### Data extract

══════════

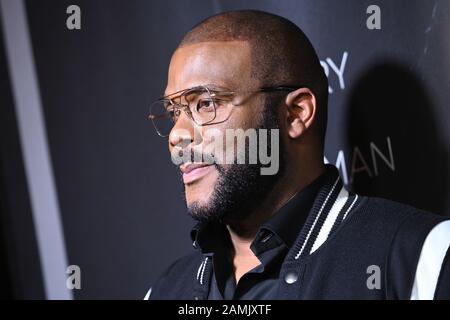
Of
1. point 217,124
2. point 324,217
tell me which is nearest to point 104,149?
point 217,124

══════════

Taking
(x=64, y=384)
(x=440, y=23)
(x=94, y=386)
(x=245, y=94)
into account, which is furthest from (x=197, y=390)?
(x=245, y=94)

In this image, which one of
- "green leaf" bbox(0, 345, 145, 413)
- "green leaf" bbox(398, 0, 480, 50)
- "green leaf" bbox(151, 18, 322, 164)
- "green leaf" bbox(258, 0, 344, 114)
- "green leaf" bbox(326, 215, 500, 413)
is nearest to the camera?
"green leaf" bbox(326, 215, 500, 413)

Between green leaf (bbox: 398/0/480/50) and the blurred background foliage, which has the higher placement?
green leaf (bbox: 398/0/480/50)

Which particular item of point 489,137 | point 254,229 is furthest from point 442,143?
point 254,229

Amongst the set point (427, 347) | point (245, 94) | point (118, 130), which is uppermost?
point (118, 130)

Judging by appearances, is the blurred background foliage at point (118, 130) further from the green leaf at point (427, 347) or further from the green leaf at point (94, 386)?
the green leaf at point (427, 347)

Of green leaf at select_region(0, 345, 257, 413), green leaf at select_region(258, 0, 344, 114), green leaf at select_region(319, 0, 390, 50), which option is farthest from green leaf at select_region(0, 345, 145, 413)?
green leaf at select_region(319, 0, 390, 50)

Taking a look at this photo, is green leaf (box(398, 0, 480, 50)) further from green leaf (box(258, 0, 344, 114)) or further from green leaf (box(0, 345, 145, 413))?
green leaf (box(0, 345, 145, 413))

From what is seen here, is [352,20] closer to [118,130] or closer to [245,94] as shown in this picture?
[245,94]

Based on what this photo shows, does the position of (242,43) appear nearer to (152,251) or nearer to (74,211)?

══════════

### Task requirements
Please change "position" to "location" in the entries from the line with "From what is" up to and including the line with "Based on what". Give only those lines, otherwise unchanged.

### The result
From what is seen here, is [352,20] closer to [118,130] or closer to [245,94] as shown in this picture?
[245,94]

Based on what this photo shows, does the location of (242,43) appear nearer to (152,251) or nearer to (74,211)?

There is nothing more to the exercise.